*** Document segment ***
Saturday, July 29, 2017

192. Track of the Moon Beast

192. Track of the Moon Beast (1976)
Director: Richard Ashe
Writers: Bill Finger and Charles Sinclair
From: Chilling
Watch: archive.org
In a twist on the werewolf legend, an archaeologist is struck by a meteorite which causes him to turn into a reptilian monster when the moon rises.
I’m going to keep it short because this one sucks (and the ones coming up aren’t much better). Paul is an archaeologist who starts flirting with a photographer. While they’re on a walk, an asteroid hits the moon causing a meteor shower of moon rocks. One hits Paul, embedding part of itself in his body. This causes him to start having reactions to the moon and moon-based material.

No, seriously. He visits a museum and a laser fires from a moon rock at his head.

After a night or two, he starts turning into a David Icke reptoid and killing people when the moon rises. So he’s a werewolf, but a lizard—a lizardwolf. That joke is not as dumb as this movie.

Paul’s feeling sick from the moon rock embedded in his head and goes to the doctor. They do x-rays, see the fragment, but tell him he’ll be able to live a normal live. Meanwhile, his friend, a native American called “Chief” because this is 1976, goes to the sheriff with “ancient tribal drawings” that look like they were previously hanging on the refrigerator to reward the clever four-year-old who drew them. The pictures depict someone touching something from the sky, turning into a lizardwolf, and then blowing up apropos of nothing. That’s not my interpretation, the movie has “Chief” say no one knows why he blew up.

The photographer has a picture of Paul that she shows to “Chief” that depicts something very strange. So strange that “Chief” goes to the developer to get it checked out, but is told that it’s part of the negative, that it’s really what happened. We don’t ever see the picture so I can’t say what was so odd.
*** End of Document segment ***
* [Requirement 1]:
According to the Track of the Moon Beast review, who directed the film?
* [Requirement 2]:
Write out the passage of the Track of the Moon Beast review starting with "Saturday, July 29, 2017" and going on through "monster when the moon rises.".
*** Data listing ***
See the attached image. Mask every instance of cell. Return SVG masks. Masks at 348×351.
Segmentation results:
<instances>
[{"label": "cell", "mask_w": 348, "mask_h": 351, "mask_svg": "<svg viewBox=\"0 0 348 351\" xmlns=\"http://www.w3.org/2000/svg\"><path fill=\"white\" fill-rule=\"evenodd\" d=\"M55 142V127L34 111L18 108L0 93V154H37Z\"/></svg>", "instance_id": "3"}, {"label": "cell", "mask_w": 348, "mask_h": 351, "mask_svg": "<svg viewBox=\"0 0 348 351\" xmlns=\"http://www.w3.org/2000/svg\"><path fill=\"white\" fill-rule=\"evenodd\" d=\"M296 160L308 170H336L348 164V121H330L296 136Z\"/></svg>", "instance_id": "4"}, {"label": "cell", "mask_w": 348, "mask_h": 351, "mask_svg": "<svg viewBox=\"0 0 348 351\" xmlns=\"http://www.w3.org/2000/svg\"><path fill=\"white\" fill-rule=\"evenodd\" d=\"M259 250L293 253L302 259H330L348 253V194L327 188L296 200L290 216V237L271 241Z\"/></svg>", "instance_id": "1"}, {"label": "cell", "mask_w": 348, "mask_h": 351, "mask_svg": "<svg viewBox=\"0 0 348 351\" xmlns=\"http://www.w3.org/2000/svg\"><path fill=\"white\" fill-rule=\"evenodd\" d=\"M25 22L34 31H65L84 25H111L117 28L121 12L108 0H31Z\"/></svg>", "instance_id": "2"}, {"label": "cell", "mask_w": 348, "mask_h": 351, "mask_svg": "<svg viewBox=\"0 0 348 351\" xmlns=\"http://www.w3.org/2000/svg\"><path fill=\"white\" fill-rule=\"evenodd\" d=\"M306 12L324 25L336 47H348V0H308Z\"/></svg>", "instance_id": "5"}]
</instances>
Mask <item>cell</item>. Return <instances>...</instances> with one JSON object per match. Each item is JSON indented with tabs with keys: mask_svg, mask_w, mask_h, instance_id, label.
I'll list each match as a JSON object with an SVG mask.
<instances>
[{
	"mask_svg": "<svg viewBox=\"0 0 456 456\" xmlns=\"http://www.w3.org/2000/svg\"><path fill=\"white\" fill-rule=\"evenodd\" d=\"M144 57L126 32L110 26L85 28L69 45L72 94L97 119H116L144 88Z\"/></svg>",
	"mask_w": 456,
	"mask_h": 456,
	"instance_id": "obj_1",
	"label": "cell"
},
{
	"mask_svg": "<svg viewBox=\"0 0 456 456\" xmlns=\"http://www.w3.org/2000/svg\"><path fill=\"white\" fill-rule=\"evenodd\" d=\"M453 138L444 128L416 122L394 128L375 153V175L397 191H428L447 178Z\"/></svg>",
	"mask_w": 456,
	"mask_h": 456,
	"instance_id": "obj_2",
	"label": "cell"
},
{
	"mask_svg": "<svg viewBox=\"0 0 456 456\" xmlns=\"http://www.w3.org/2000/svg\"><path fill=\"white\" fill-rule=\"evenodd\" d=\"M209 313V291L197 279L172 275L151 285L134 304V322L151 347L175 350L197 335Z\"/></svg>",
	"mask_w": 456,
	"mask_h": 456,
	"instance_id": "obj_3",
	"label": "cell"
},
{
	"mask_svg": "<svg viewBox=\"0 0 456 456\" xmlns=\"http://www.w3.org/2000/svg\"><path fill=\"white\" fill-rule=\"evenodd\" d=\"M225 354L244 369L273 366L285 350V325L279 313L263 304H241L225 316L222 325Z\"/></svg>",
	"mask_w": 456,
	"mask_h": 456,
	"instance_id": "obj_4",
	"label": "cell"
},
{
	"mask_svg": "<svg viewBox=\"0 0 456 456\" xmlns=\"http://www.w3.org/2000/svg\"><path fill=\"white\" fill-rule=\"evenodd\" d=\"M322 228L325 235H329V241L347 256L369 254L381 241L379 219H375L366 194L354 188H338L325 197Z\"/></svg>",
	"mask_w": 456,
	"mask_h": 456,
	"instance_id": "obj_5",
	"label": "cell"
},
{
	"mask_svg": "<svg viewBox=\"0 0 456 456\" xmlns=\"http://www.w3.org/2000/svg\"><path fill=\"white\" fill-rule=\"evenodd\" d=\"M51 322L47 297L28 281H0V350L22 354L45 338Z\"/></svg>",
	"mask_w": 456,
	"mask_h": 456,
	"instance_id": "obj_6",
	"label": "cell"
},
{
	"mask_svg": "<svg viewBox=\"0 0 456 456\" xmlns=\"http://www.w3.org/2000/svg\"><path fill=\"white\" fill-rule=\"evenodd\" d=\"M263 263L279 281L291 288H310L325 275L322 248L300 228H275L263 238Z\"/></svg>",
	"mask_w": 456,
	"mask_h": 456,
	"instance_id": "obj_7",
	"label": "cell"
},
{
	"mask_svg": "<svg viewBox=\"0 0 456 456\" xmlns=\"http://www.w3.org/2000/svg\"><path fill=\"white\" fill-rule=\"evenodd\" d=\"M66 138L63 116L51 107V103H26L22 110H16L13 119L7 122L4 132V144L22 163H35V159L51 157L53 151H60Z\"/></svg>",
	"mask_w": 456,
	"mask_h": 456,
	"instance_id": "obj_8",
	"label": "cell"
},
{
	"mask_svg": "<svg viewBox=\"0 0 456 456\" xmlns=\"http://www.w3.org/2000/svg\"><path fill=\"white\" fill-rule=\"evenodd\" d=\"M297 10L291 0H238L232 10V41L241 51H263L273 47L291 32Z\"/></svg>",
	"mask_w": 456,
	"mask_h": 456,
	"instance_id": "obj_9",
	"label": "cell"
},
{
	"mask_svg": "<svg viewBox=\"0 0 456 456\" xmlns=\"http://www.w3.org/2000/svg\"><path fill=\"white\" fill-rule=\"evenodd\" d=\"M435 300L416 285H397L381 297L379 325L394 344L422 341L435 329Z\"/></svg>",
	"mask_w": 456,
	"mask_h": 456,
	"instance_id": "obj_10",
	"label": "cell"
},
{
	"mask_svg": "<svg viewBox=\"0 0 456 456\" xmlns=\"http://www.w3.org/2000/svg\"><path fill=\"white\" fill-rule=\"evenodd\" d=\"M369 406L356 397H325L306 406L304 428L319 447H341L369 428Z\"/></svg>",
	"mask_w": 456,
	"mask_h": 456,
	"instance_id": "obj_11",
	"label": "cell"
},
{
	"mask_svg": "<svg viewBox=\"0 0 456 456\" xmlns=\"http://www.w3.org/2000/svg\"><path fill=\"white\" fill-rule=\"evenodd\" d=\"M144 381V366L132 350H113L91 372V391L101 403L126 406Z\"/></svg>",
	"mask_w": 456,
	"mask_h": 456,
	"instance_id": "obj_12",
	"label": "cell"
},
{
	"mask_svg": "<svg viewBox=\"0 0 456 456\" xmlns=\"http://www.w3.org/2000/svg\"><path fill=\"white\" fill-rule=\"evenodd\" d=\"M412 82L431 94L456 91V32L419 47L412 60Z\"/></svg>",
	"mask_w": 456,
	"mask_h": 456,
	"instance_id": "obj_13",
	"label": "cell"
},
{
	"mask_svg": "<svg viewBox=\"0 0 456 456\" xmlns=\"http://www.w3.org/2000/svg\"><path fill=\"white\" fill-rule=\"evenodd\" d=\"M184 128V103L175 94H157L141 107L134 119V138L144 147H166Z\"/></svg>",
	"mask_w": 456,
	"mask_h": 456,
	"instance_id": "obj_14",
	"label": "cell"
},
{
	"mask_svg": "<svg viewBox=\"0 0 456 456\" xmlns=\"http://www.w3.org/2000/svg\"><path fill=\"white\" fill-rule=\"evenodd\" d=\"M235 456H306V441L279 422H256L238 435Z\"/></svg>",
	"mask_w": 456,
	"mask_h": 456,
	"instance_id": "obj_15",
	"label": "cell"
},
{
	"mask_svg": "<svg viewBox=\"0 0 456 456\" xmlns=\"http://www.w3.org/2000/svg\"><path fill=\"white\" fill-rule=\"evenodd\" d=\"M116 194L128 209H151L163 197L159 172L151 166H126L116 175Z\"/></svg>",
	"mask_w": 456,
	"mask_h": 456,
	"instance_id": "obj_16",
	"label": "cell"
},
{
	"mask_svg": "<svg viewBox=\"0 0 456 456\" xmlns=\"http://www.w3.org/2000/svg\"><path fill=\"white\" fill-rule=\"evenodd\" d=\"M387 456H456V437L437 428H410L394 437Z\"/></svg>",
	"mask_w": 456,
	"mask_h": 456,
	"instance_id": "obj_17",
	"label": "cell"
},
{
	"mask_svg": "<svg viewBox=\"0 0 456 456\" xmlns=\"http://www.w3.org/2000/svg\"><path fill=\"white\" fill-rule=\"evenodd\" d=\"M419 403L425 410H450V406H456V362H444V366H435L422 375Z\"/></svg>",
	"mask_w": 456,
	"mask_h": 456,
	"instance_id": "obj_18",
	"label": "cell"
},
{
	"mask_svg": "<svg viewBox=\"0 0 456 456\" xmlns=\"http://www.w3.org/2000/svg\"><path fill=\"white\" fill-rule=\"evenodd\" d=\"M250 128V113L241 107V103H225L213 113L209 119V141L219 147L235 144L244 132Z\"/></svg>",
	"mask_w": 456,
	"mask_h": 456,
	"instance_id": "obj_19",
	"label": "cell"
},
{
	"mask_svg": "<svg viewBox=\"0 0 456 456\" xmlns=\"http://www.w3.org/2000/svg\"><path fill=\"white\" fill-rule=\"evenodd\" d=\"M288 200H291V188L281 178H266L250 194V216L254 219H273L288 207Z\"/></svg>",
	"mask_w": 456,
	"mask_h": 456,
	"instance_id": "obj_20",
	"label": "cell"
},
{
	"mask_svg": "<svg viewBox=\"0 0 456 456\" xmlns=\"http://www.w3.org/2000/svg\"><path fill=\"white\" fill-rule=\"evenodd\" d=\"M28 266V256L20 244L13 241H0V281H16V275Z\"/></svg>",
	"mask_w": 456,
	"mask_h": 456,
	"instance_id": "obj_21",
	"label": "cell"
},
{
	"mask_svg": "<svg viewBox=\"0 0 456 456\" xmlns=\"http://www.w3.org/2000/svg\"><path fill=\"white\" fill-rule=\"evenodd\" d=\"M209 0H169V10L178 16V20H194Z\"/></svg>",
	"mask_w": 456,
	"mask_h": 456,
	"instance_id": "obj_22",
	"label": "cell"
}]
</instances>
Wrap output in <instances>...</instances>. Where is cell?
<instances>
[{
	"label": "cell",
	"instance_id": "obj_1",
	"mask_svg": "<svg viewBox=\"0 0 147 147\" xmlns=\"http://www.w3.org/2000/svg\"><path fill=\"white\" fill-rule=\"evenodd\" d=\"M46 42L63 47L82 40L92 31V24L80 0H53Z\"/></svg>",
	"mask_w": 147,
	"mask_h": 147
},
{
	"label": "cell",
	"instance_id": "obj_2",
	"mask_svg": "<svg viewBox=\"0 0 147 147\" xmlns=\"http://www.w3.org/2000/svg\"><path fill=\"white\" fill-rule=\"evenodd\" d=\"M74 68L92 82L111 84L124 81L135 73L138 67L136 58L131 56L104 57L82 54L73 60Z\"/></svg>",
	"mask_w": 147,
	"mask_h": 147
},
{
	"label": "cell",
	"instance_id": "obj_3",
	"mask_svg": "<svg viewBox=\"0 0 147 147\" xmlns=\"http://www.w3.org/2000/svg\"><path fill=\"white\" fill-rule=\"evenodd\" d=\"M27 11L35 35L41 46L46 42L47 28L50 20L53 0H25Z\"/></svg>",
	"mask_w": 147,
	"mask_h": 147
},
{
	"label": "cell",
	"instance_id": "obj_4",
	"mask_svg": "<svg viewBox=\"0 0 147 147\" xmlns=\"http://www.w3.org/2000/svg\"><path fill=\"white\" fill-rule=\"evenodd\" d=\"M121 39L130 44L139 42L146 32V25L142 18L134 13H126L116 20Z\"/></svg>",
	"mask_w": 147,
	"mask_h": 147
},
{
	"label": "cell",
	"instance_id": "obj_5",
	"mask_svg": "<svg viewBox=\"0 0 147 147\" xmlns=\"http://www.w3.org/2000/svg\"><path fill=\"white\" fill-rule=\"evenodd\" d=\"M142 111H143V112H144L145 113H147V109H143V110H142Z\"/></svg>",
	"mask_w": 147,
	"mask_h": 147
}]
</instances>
*** End of Data listing ***
* [Reply 1]:
Richard Ashe directed the film.

* [Reply 2]:
Saturday, July 29, 2017

192. Track of the Moon Beast

192. Track of the Moon Beast (1976)
Director: Richard Ashe
Writers: Bill Finger and Charles Sinclair
From: Chilling
Watch: archive.org
In a twist on the werewolf legend, an archaeologist is struck by a meteorite which causes him to turn into a reptilian monster when the moon rises.